Once again Maddie threw her knives around Garland with elegance and accuracy. Garland stepped away from the board, waving to the crowd, leaving her shape behind her, marked out with sharp, gleaming stars and moons. Yves shouted and gesticulated, punishing the air with his flicking whip. Tane clowned and tumbled with Boomer, as Garland walked haughtily over their head, balancing on her tightrope while Byrna and Nye stalked around, like strange longlegged birds on their stilts. All went well. The Tunnellers gasped and clapped. The band played and at last Eden did his remarkable magic show. The Tunnellers gasped again and
surely, behind their dark glasses, they goggled too. And they wanted more.

‘Singing! Singing!’ they shouted, and began to sing themselves, just to show what it was they were now longing for. And suddenly a well-known voice … a Fantasia voice joined in. Garland turned, scarcely able to believe it. Lilith came dancing on, singing as she came. She sounded terrible as she always did … shrill and squeaky like some machine needing oil.

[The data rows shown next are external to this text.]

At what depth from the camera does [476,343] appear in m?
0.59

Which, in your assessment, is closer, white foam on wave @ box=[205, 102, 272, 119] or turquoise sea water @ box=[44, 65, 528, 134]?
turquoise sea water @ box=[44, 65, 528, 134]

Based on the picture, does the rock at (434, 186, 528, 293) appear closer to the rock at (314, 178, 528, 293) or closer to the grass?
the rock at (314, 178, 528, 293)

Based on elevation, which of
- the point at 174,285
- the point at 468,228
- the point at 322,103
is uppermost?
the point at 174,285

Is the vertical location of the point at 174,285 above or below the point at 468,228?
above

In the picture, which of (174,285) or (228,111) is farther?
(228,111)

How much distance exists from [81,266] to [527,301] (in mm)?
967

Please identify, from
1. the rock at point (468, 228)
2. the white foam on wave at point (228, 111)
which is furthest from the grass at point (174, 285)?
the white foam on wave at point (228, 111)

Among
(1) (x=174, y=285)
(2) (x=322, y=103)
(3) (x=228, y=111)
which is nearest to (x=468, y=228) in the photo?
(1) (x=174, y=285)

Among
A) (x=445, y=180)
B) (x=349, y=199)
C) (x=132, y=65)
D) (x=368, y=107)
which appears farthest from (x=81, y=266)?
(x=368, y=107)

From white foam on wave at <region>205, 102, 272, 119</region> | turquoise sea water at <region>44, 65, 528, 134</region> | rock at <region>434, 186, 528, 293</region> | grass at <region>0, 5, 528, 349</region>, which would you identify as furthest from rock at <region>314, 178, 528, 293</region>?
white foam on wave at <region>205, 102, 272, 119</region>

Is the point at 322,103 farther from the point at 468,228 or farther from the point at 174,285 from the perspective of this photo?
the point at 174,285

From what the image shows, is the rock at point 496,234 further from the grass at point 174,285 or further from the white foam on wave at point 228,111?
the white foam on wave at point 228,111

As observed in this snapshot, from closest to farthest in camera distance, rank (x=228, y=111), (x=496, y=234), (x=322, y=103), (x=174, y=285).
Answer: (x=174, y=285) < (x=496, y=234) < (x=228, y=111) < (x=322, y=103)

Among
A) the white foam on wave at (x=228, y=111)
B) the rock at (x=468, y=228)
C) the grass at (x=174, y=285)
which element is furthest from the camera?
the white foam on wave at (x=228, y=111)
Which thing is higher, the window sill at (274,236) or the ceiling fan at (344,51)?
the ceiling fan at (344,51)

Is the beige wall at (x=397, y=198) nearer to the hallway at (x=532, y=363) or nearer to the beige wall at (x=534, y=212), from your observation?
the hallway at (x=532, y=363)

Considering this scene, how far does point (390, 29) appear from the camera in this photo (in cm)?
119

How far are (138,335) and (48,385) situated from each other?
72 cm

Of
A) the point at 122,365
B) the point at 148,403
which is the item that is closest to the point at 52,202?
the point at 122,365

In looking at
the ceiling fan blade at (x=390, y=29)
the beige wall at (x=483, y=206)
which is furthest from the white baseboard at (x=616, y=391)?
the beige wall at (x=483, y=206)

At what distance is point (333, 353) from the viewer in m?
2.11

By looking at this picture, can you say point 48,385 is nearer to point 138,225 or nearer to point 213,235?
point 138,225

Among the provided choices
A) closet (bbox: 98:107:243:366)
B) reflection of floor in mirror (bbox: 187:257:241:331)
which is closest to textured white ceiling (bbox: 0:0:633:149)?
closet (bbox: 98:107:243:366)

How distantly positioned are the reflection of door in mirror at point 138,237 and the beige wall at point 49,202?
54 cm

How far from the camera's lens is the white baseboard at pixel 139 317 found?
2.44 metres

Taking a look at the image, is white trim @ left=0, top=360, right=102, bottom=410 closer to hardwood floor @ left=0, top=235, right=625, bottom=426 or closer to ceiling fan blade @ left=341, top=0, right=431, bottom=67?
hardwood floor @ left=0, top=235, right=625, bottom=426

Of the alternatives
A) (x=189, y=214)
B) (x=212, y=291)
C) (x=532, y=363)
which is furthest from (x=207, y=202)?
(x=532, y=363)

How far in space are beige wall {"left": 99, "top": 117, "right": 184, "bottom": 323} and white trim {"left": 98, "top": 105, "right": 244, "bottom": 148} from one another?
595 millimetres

Follow your rainbow. Follow it far

A rainbow road to a shining star.

The shining star that hangs above

A shimmering sign of rainbow love.

Garland groaned softly, but to her amazement the Tunnellers joined in. They all knew the words of the song and sang it along with Lilith. And every Tunneller was a terrible singer – worse than Lilith, if that were possible. All the same anyone could tell they loved singing and bouncing around to their own squawking voices. Anyone could tell the Tunnellers thought this was the best act of all and that the Fantasia would be allowed to pass into the tunnels beyond.